Alfabet Polski

Serwis dla ludzi ceniących polską mowę

Pomysł na biznes z drzwi z montażem

drzwi z montażem

Od zawsze chciałem mieć swoją własną firmę, tak więc gdy wszedłem w dorosły wiek, zacząłem się mocno zastanawiać, czym mógłbym się zająć. Poszedłem wcześniej już do technikum budowlanego, więc wiedziałem, że to będzie moim kierunkiem rozwoju, jednak jak się wybić i czym wyróżnić.

Drzwi z montażem to moja pierwsza praca

drzwi z montażemJuż w trakcie nauki w technikum oferowałem drzwi wewnętrzne z montażem. Początkowo sprzedawałem w sklepie i jeździłem i montowałem, później sam kupowałem i sprzedawałem dalej, jako swoją usługę. Również drzwi z montażem, nie koniecznie tylko zewnętrzne. Pracowałem tak długo, w sumie jeszcze na studiach się tym zajmowałem, ale po kolei. Razem z wujkiem, który produkował ogrodzenia i bramy garażowe jeździłem razem z nim i zakładaliśmy właśnie wcześniej wspomniane bramy garażowe. Praca nie była ciężka a doświadczenie było naprawdę ciekawe. W ostatnim roku mojego technikum jeden z moich szwagrów zaczął się budować, co najciekawsze zainteresowały go domy pasywne. Wtedy był kolejny impuls dla mnie. Jeździłem do niego co tydzień i pomagałem przy pracach jednocześnie dużo się ucząc, notując itd. Później już miałem najdłuższe wakacje w życiu, więc spędzałem u niego każdą wolną chwilę, czerpiąc z tej lekcji tyle ile tylko możliwe. Od razu dostałem propozycję pracy u wykonawcy, jednak odmówiłem, ponieważ miałem już obrany kurs. Poszedłem na budownictwo we Wrocławiu. Było tam bardzo ciężko, przez co musiałem trochę odpuścić zarobki a poświęcić się studiom. Uczyłem się pilnie, chodziłem na zajęcia dodatkowe, notowałem uczyłem się.

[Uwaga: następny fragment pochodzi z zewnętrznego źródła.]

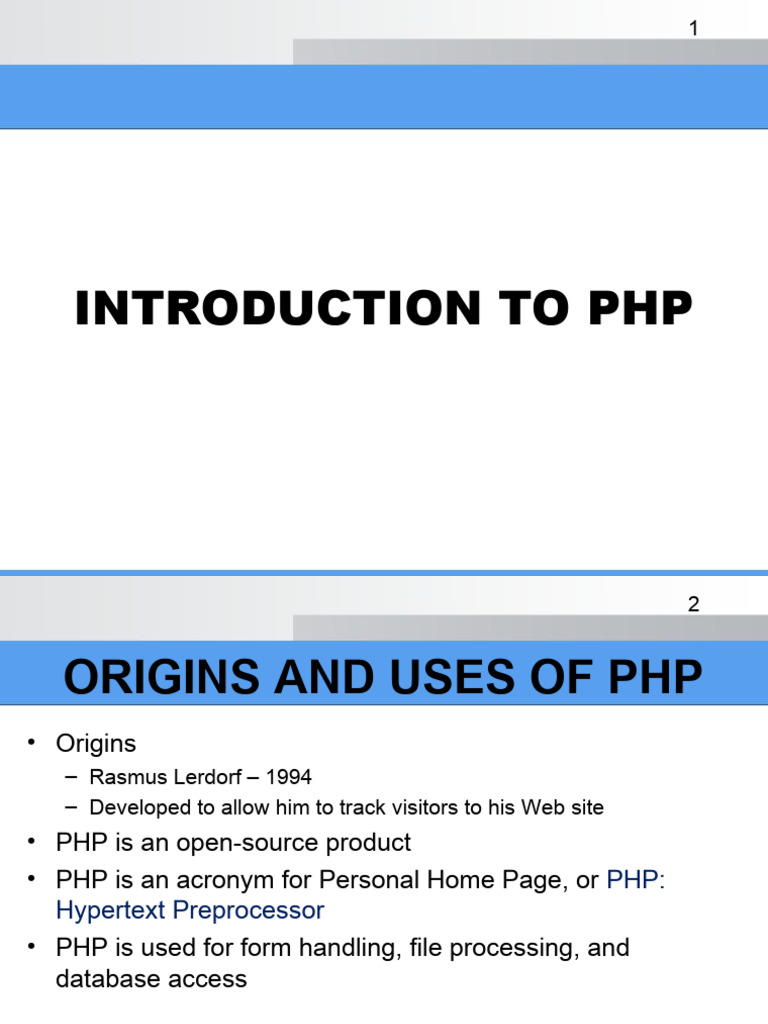 1

INTRODUCTION TO PHP

2

ORIGINS AND USES OF PHP

• Origins
  – Rasmus Lerdorf – 1994
  – Developed to allow him to track visitors to his Web site
• PHP is an open-source product
• PHP is an acronym for Personal Home Page, or PHP: Hypertext Preprocessor
• PHP is used for form handling, file processing, and database access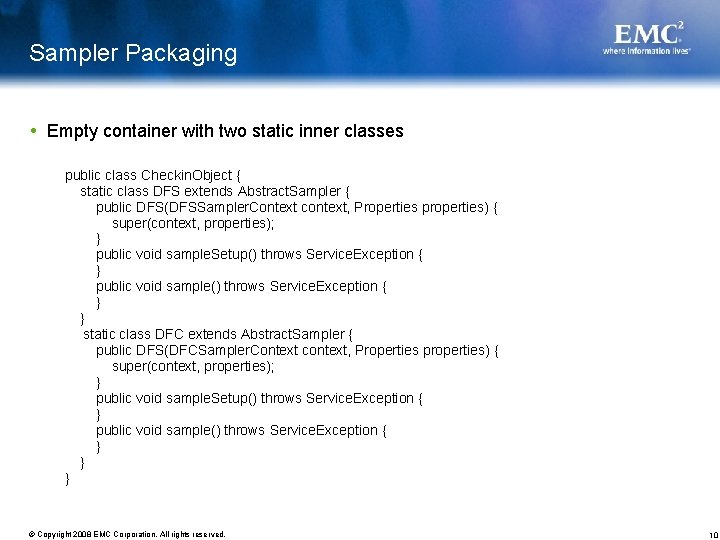 Sampler Packaging

EMC$^2$
where information lives®

• Empty container with two static inner classes

public class CheckinObject {
static class DFS extends AbstractSampler {
public DFS(DFSSamplerContext context, Properties properties) {
super(context, properties);
}
public void sampleSetup() throws ServiceException {
}
public void sample() throws ServiceException {
}
}
static class DFC extends AbstractSampler {
public DFS(DFCSamplerContext context, Properties properties) {
super(context, properties);
}
public void sampleSetup() throws ServiceException {
}
public void sample() throws ServiceException {
}
}
}

© Copyright 2008 EMC Corporation. All rights reserved.

10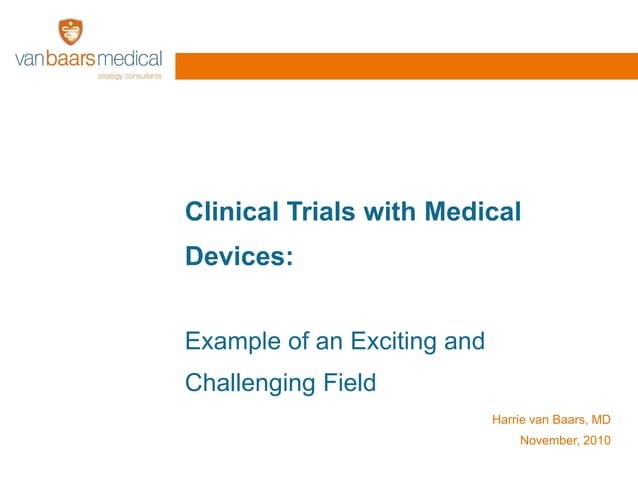 vanbaarsmedical
strategy consultants

Clinical Trials with Medical Devices:

Example of an Exciting and Challenging Field

Harrie van Baars, MD
November, 2010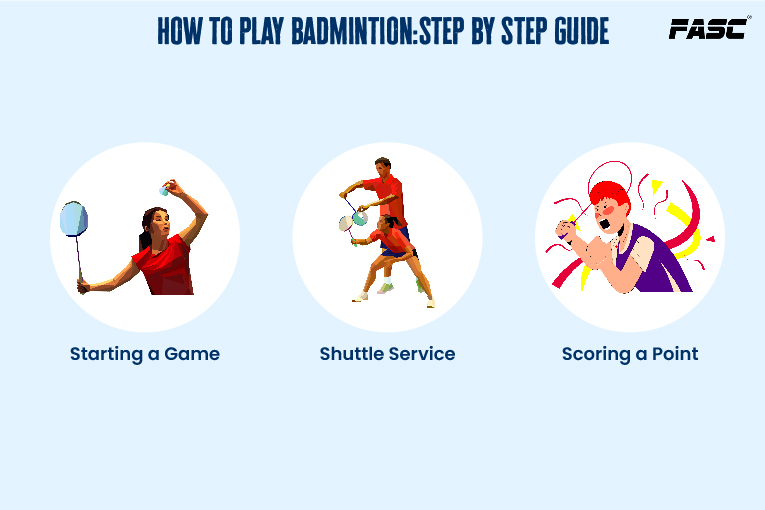 HOW TO PLAY BADMINTION:STEP BY STEP GUIDE

FASC

Starting a Game

Shuttle Service

Scoring a Point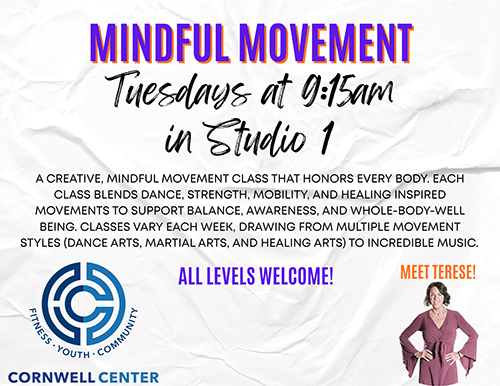 MINDFUL MOVEMENT
Tuesdays at 9:15am in Studio 1

A CREATIVE, MINDFUL MOVEMENT CLASS THAT HONORS EVERY BODY. EACH CLASS BLENDS DANCE, STRENGTH, MOBILITY, AND HEALING INSPIRED MOVEMENTS TO SUPPORT BALANCE, AWARENESS, AND WHOLE-BODY-WELL BEING. CLASSES VARY EACH WEEK, DRAWING FROM MULTIPLE MOVEMENT STYLES (DANCE ARTS, MARTIAL ARTS, AND HEALING ARTS) TO INCREDIBLE MUSIC.

ALL LEVELS WELCOME!

MEET TERESE!

FITNESS · YOUTH · COMMUNITY
CORNWELL CENTER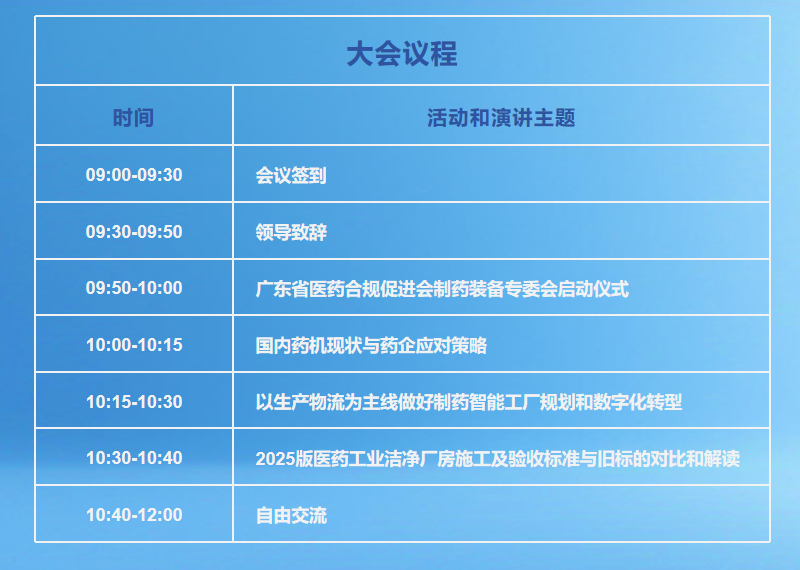 大会议程

| 时间 | 活动和演讲主题 |
|---|---|
| 09:00-09:30 | 会议签到 |
| 09:30-09:50 | 领导致辞 |
| 09:50-10:00 | 广东省医药合规促进会制药装备专委会启动仪式 |
| 10:00-10:15 | 国内药机现状与药企应对策略 |
| 10:15-10:30 | 以生产物流为主线做好制药智能工厂规划和数字化转型 |
| 10:30-10:40 | 2025版医药工业洁净厂房施工及验收标准与旧标的对比和解读 |
| 10:40-12:00 | 自由交流 |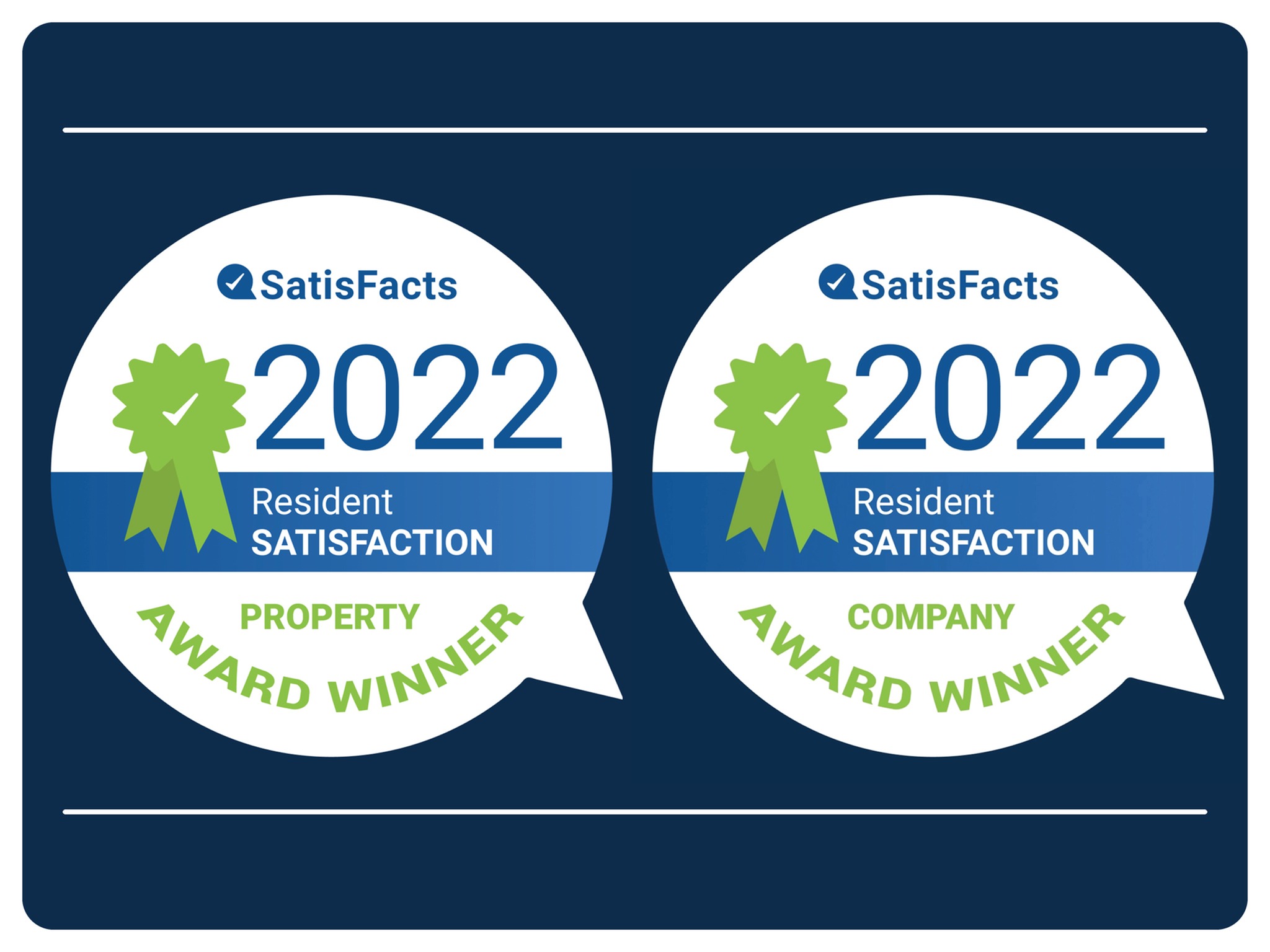 SatisFacts
2022
Resident
SATISFACTION
PROPERTY
AWARD WINNER

SatisFacts
2022
Resident
SATISFACTION
COMPANY
AWARD WINNER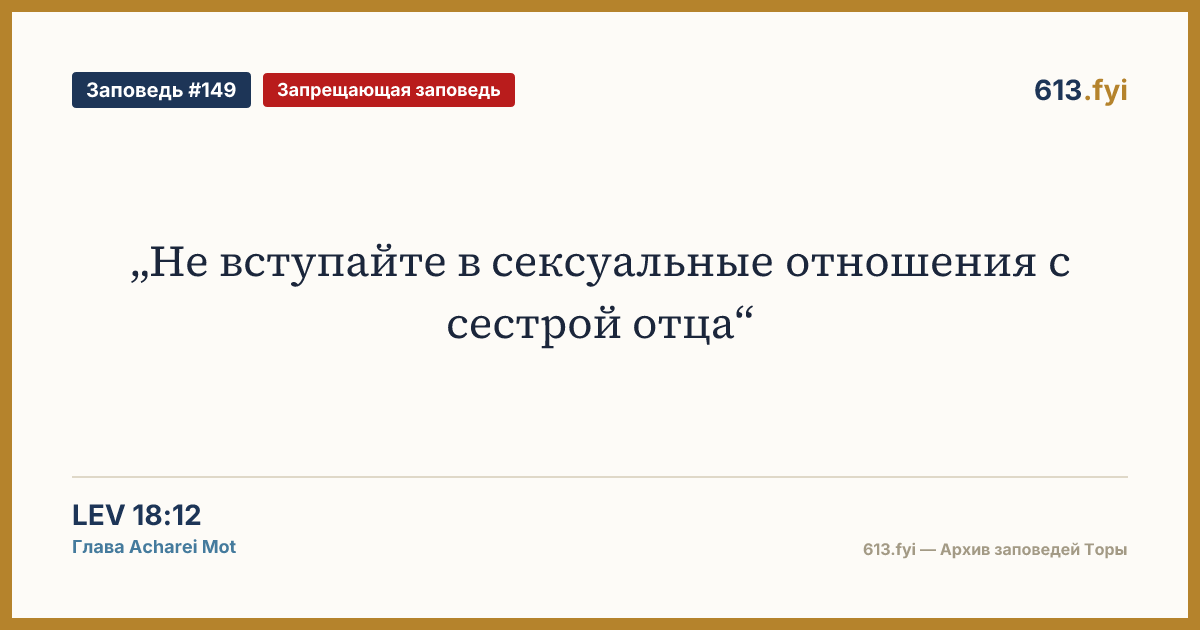 Заповедь #149

Запрещающая заповедь

613.fyi

„Не вступайте в сексуальные отношения с сестрой отца“

LEV 18:12

Глава Acharei Mot

613.fyi — Архив заповедей Торы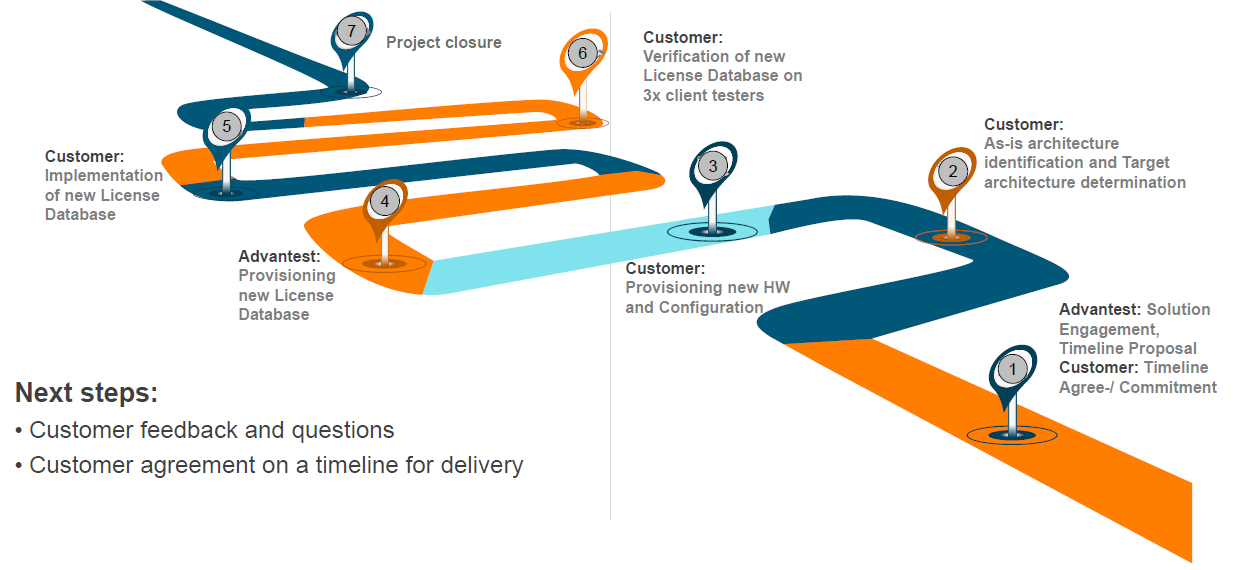 7
Project closure

6
Customer:
Verification of new License Database on 3x client testers

5
Customer:
Implementation of new License Database

4
Advantest:
Provisioning new License Database

3
Customer:
Provisioning new HW and Configuration

2
Customer:
As-is architecture identification and Target architecture determination

1
Advantest: Solution Engagement, Timeline Proposal
Customer: Timeline Agree-/ Commitment

Next steps:
• Customer feedback and questions
• Customer agreement on a timeline for delivery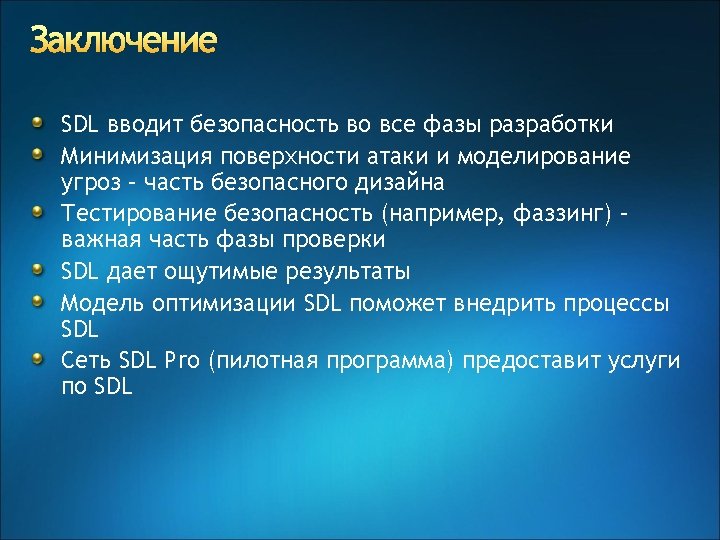 Заключение

SDL вводит безопасность во все фазы разработки

Минимизация поверхности атаки и моделирование угроз – часть безопасного дизайна

Тестирование безопасность (например, фаззинг) – важная часть фазы проверки

SDL дает ощутимые результаты

Модель оптимизации SDL поможет внедрить процессы SDL

Сеть SDL Pro (пилотная программа) предоставит услуги по SDL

Na kolejnych latach było już łatwiej, więc poszedłem do pracy, do firmy, która zajmowała się typowo pasywnymi domami. Oczywiście to typowo nie było prawdziwe, ponieważ takie coś, dopiero otworzyłem ja. Dzisiaj jestem właścicielem firmy, która oferuje tylko domy pasywne, a te nie mają przed nami żadnych tajemnic.